**TEXTO PARA LEITURA:**
== == ==

Em homenagem ao dia 23, da água, resolvi deixar de lado a Líbia, Kadhafi e seus adversários tribais apoiados pelos aviões franceses, ingleses e quataris sob as ordens do Pentágono e dar um pulo nos dois extremos da península árabe.
Primeiro o Yêmen, cujo presidente Ali Abdullah Saleh, no poder por 32 anos, após dois meses de repressão às passeatas, durante os quais permitiu inclusive o assassinato de cinquenta e três pessoas por caçadores de tocaia em telhados e de dezenas de outros por soldados regulares, resolveu recuar e negociar sua retirada.
Os pontos principais são o destino de sua família – seus filhos e sobrinhos chefiam vários setores, inclusive das Forças Armadas – e o momento de retirar-se, já que sua proposta de terminar o mandato foi rejeitada.
Saleh vai sair, é certo, pois quer se livrar de uma bomba que vai explodir na mão do próximo presidente de maneira inexorável. Sanaa é a primeira capital do mundo condenada, em curto prazo, à seca total.

== == ==

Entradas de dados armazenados
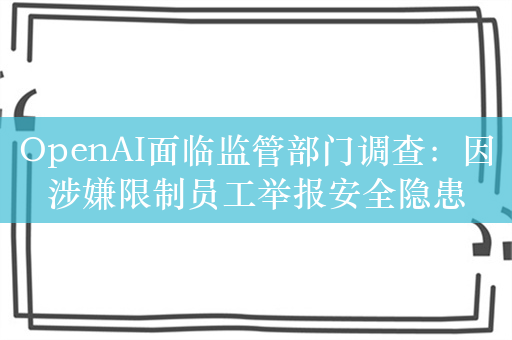 OpenAI面临监管部门调查：因涉嫌限制员工举报安全隐患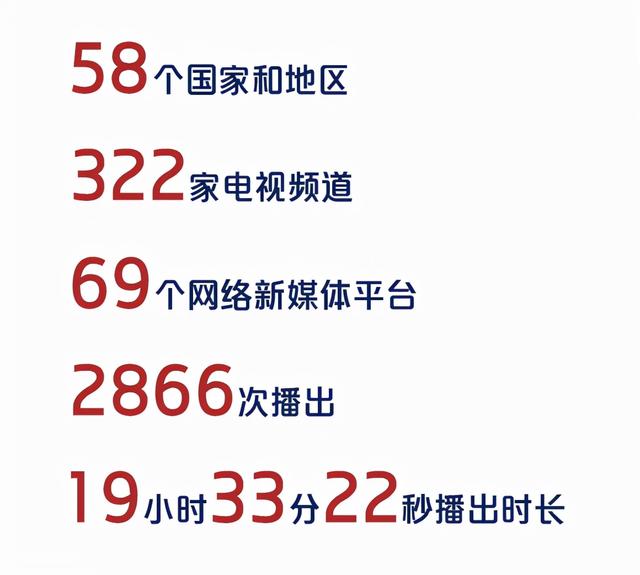 58个国家和地区

322家电视频道

69个网络新媒体平台

2866次播出

19小时33分22秒播出时长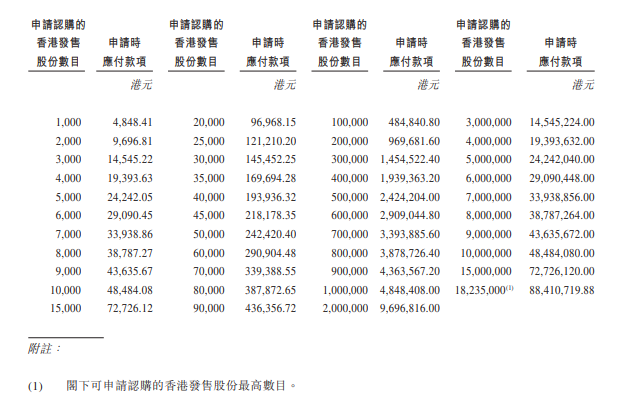 | 申請認購的香港發售股份數目 | 申請時應付款項 | 申請認購的香港發售股份數目 | 申請時應付款項 | 申請認購的香港發售股份數目 | 申請時應付款項 | 申請認購的香港發售股份數目 | 申請時應付款項 |
|---|---|---|---|---|---|---|---|
| | 港元 | | 港元 | | 港元 | | 港元 |
| 1,000 | 4,848.41 | 20,000 | 96,968.15 | 100,000 | 484,840.80 | 3,000,000 | 14,545,224.00 |
| 2,000 | 9,696.81 | 25,000 | 121,210.20 | 200,000 | 969,681.60 | 4,000,000 | 19,393,632.00 |
| 3,000 | 14,545.22 | 30,000 | 145,452.25 | 300,000 | 1,454,522.40 | 5,000,000 | 24,242,040.00 |
| 4,000 | 19,393.63 | 35,000 | 169,694.28 | 400,000 | 1,939,363.20 | 6,000,000 | 29,090,448.00 |
| 5,000 | 24,242.05 | 40,000 | 193,936.32 | 500,000 | 2,424,204.00 | 7,000,000 | 33,938,856.00 |
| 6,000 | 29,090.45 | 45,000 | 218,178.35 | 600,000 | 2,909,044.80 | 8,000,000 | 38,787,264.00 |
| 7,000 | 33,938.86 | 50,000 | 242,420.40 | 700,000 | 3,393,885.60 | 9,000,000 | 43,635,672.00 |
| 8,000 | 38,787.27 | 60,000 | 290,904.48 | 800,000 | 3,878,726.40 | 10,000,000 | 48,484,080.00 |
| 9,000 | 43,635.67 | 70,000 | 339,388.55 | 900,000 | 4,363,567.20 | 15,000,000 | 72,726,120.00 |
| 10,000 | 48,484.08 | 80,000 | 387,872.65 | 1,000,000 | 4,848,408.00 | 18,235,000$^{(1)}$ | 88,410,719.88 |
| 15,000 | 72,726.12 | 90,000 | 436,356.72 | 2,000,000 | 9,696,816.00 | | |

附註：

(1) 閣下可申請認購的香港發售股份最高數目。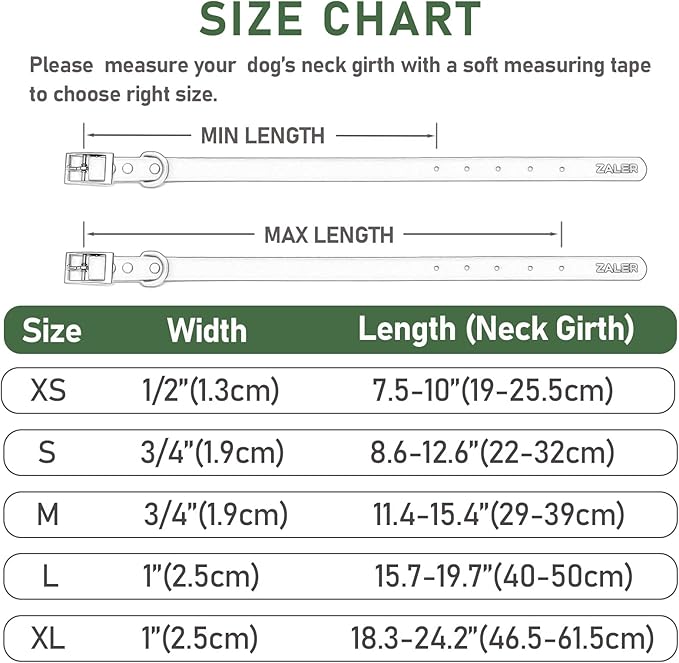 SIZE CHART

Please measure your dog's neck girth with a soft measuring tape to choose right size.

MIN LENGTH

ZALER

MAX LENGTH

ZALER

| Size | Width | Length (Neck Girth) |
|---|---|---|
| XS | 1/2"(1.3cm) | 7.5-10"(19-25.5cm) |
| S | 3/4"(1.9cm) | 8.6-12.6"(22-32cm) |
| M | 3/4"(1.9cm) | 11.4-15.4"(29-39cm) |
| L | 1"(2.5cm) | 15.7-19.7"(40-50cm) |
| XL | 1"(2.5cm) | 18.3-24.2"(46.5-61.5cm) |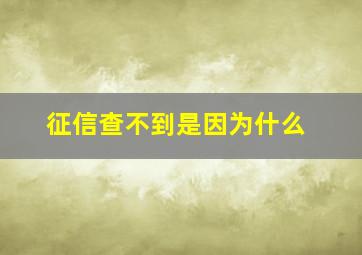 征信查不到是因为什么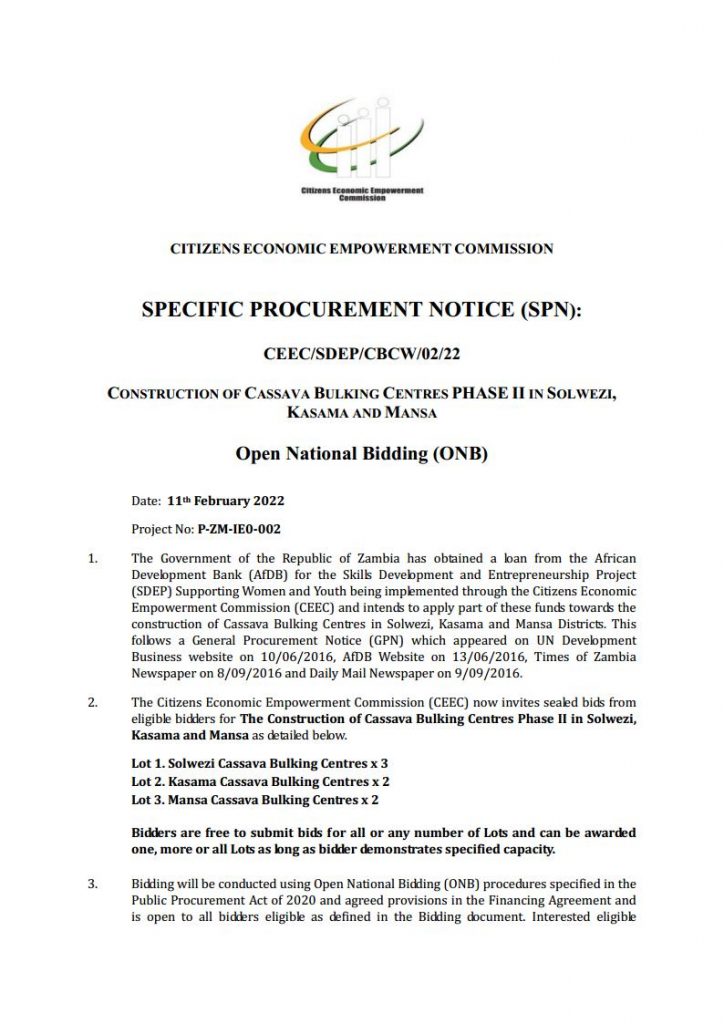 Citizens Economic Empowerment Commission

CITIZENS ECONOMIC EMPOWERMENT COMMISSION

SPECIFIC PROCUREMENT NOTICE (SPN):

CEEC/SDEP/CBCW/02/22

CONSTRUCTION OF CASSAVA BULKING CENTRES PHASE II IN SOLWEZI, KASAMA AND MANSA

Open National Bidding (ONB)

Date: 11th February 2022

Project No: P-ZM-IE0-002

1. The Government of the Republic of Zambia has obtained a loan from the African Development Bank (AfDB) for the Skills Development and Entrepreneurship Project (SDEP) Supporting Women and Youth being implemented through the Citizens Economic Empowerment Commission (CEEC) and intends to apply part of these funds towards the construction of Cassava Bulking Centres in Solwezi, Kasama and Mansa Districts. This follows a General Procurement Notice (GPN) which appeared on UN Development Business website on 10/06/2016, AfDB Website on 13/06/2016, Times of Zambia Newspaper on 8/09/2016 and Daily Mail Newspaper on 9/09/2016.

2. The Citizens Economic Empowerment Commission (CEEC) now invites sealed bids from eligible bidders for The Construction of Cassava Bulking Centres Phase II in Solwezi, Kasama and Mansa as detailed below.

Lot 1. Solwezi Cassava Bulking Centres x 3
Lot 2. Kasama Cassava Bulking Centres x 2
Lot 3. Mansa Cassava Bulking Centres x 2

Bidders are free to submit bids for all or any number of Lots and can be awarded one, more or all Lots as long as bidder demonstrates specified capacity.

3. Bidding will be conducted using Open National Bidding (ONB) procedures specified in the Public Procurement Act of 2020 and agreed provisions in the Financing Agreement and is open to all bidders eligible as defined in the Bidding document. Interested eligible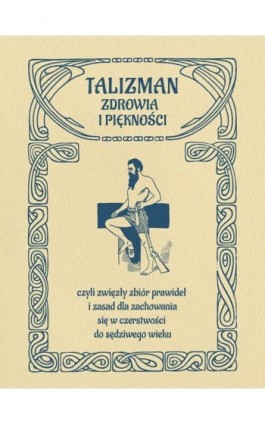 TALIZMAN
ZDROWIA
I PIĘKNOŚCI

czyli zwięzły zbiór prawideł i zasad dla zachowania się w czerstwości do sędziwego wieku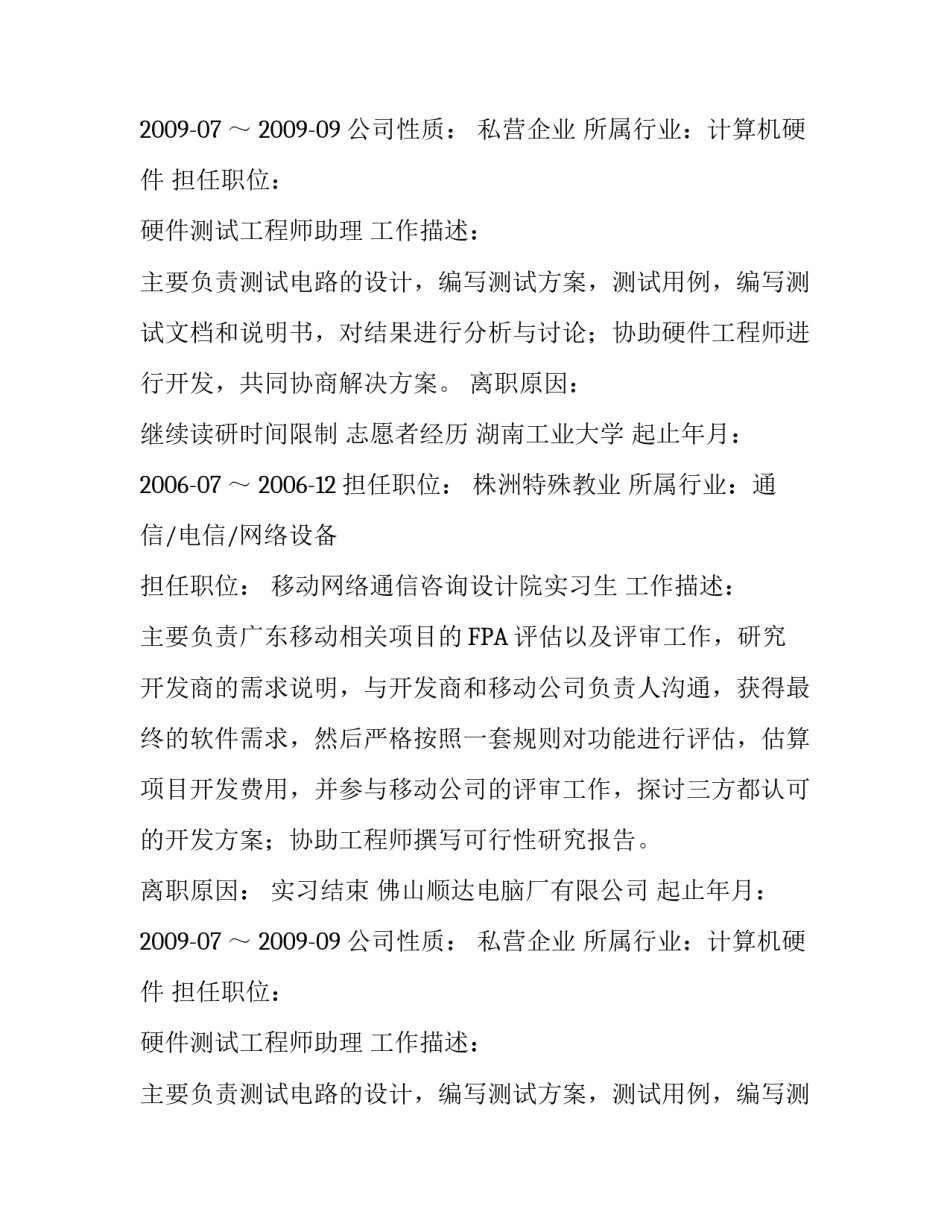 2009-07 ～ 2009-09 公司性质： 私营企业 所属行业：计算机硬件 担任职位：

硬件测试工程师助理 工作描述：

主要负责测试电路的设计，编写测试方案，测试用例，编写测试文档和说明书，对结果进行分析与讨论；协助硬件工程师进行开发，共同协商解决方案。 离职原因：

继续读研时间限制 志愿者经历 湖南工业大学 起止年月：

2006-07 ～ 2006-12 担任职位： 株洲特殊教业 所属行业：通信/电信/网络设备

担任职位： 移动网络通信咨询设计院实习生 工作描述：

主要负责广东移动相关项目的 FPA 评估以及评审工作，研究开发商的需求说明，与开发商和移动公司负责人沟通，获得最终的软件需求，然后严格按照一套规则对功能进行评估，估算项目开发费用，并参与移动公司的评审工作，探讨三方都认可的开发方案；协助工程师撰写可行性研究报告。

离职原因： 实习结束 佛山顺达电脑厂有限公司 起止年月：

2009-07 ～ 2009-09 公司性质： 私营企业 所属行业：计算机硬件 担任职位：

硬件测试工程师助理 工作描述：

主要负责测试电路的设计，编写测试方案，测试用例，编写测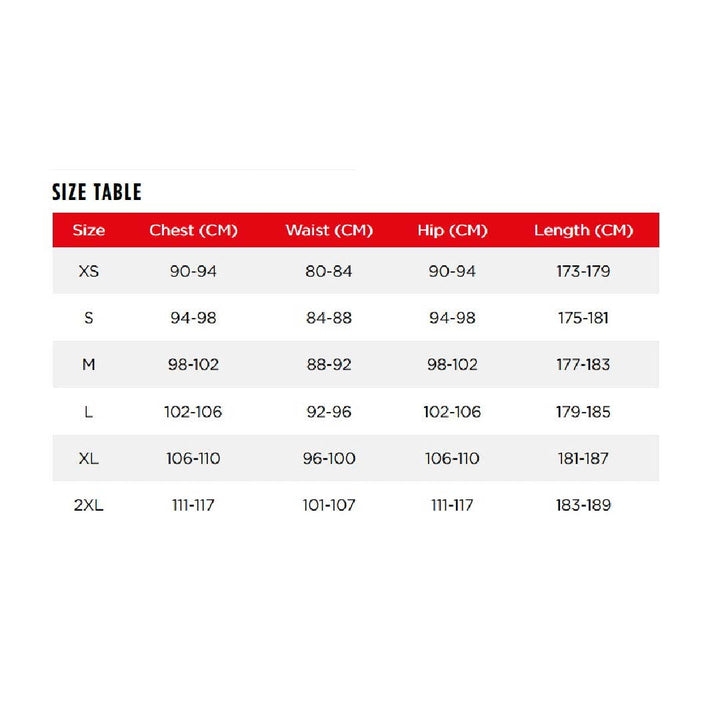 SIZE TABLE

| Size | Chest (CM) | Waist (CM) | Hip (CM) | Length (CM) |
|---|---|---|---|---|
| XS | 90-94 | 80-84 | 90-94 | 173-179 |
| S | 94-98 | 84-88 | 94-98 | 175-181 |
| M | 98-102 | 88-92 | 98-102 | 177-183 |
| L | 102-106 | 92-96 | 102-106 | 179-185 |
| XL | 106-110 | 96-100 | 106-110 | 181-187 |
| 2XL | 111-117 | 101-107 | 111-117 | 183-189 |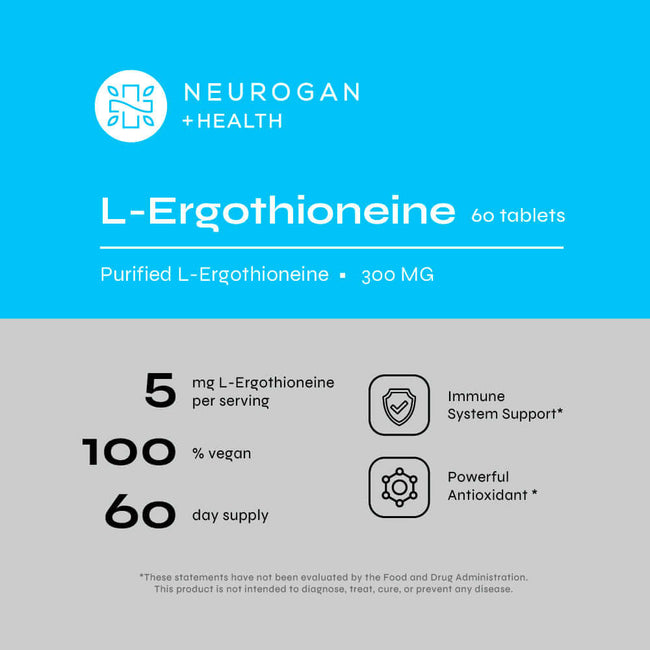 NEUROGAN
+HEALTH

L-Ergothioneine 60 tablets

Purified L-Ergothioneine ▪ 300 MG

5 mg L-Ergothioneine per serving

100 % vegan

60 day supply

Immune System Support*

Powerful Antioxidant *

*These statements have not been evaluated by the Food and Drug Administration. This product is not intended to diagnose, treat, cure, or prevent any disease.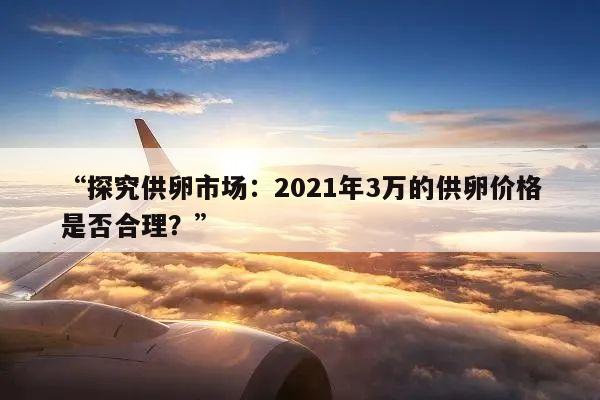 “探究供卵市场：2021年3万的供卵价格是否合理？”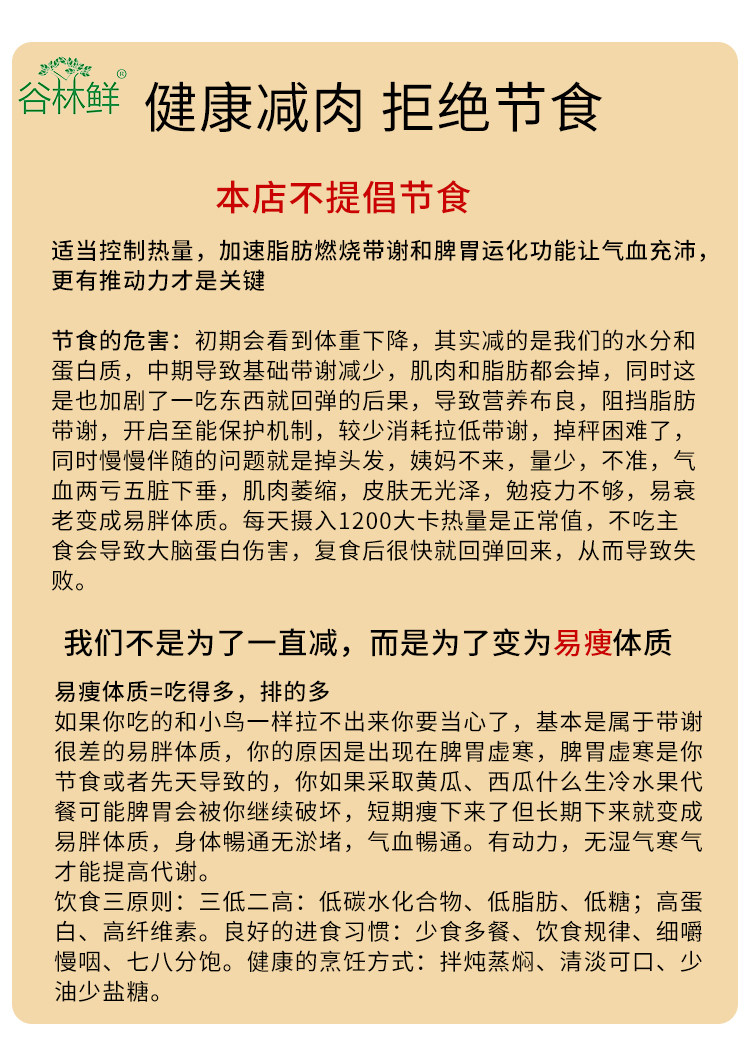 谷林鲜®

健康减肉 拒绝节食

本店不提倡节食

适当控制热量，加速脂肪燃烧带谢和脾胃运化功能让气血充沛，更有推动力才是关键

节食的危害：初期会看到体重下降，其实减的是我们的水分和蛋白质，中期导致基础带谢减少，肌肉和脂肪都会掉，同时这是也加剧了一吃东西就回弹的后果，导致营养布良，阻挡脂肪带谢，开启至能保护机制，较少消耗拉低带谢，掉秤困难了，同时慢慢伴随的问题就是掉头发，姨妈不来，量少，不准，气血两亏五脏下垂，肌肉萎缩，皮肤无光泽，勉疫力不够，易衰老变成易胖体质。每天摄入1200大卡热量是正常值，不吃主食会导致大脑蛋白伤害，复食后很快就回弹回来，从而导致失败。

我们不是为了一直减，而是为了变为易瘦体质

易瘦体质=吃得多，排的多
如果你吃的和小鸟一样拉不出来你要当心了，基本是属于带谢很差的易胖体质，你的原因是出现在脾胃虚寒，脾胃虚寒是你节食或者先天导致的，你如果采取黄瓜、西瓜什么生冷水果代餐可能脾胃会被你继续破坏，短期瘦下来了但长期下来就变成易胖体质，身体畅通无淤堵，气血畅通。有动力，无湿气寒气才能提高代谢。
饮食三原则：三低二高：低碳水化合物、低脂肪、低糖；高蛋白、高纤维素。良好的进食习惯：少食多餐、饮食规律、细嚼慢咽、七八分饱。健康的烹饪方式：拌炖蒸焖、清淡可口、少油少盐糖。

== == ==

**TRABALHO PEDIDO:**
1. Copie do texto para leitura o trecho entre "Primeiro o Yêmen, cujo" e "mandato foi rejeitada.", inclusive.
2. Segundo o texto para leitura, há quantos anos Ali Abdullah Saleh estava no poder?

**RESPOSTAS DO EXERCÍCIO:**
1.
Primeiro o Yêmen, cujo presidente Ali Abdullah Saleh, no poder por 32 anos, após dois meses de repressão às passeatas, durante os quais permitiu inclusive o assassinato de cinquenta e três pessoas por caçadores de tocaia em telhados e de dezenas de outros por soldados regulares, resolveu recuar e negociar sua retirada.
Os pontos principais são o destino de sua família – seus filhos e sobrinhos chefiam vários setores, inclusive das Forças Armadas – e o momento de retirar-se, já que sua proposta de terminar o mandato foi rejeitada.

2. Há 32 anos.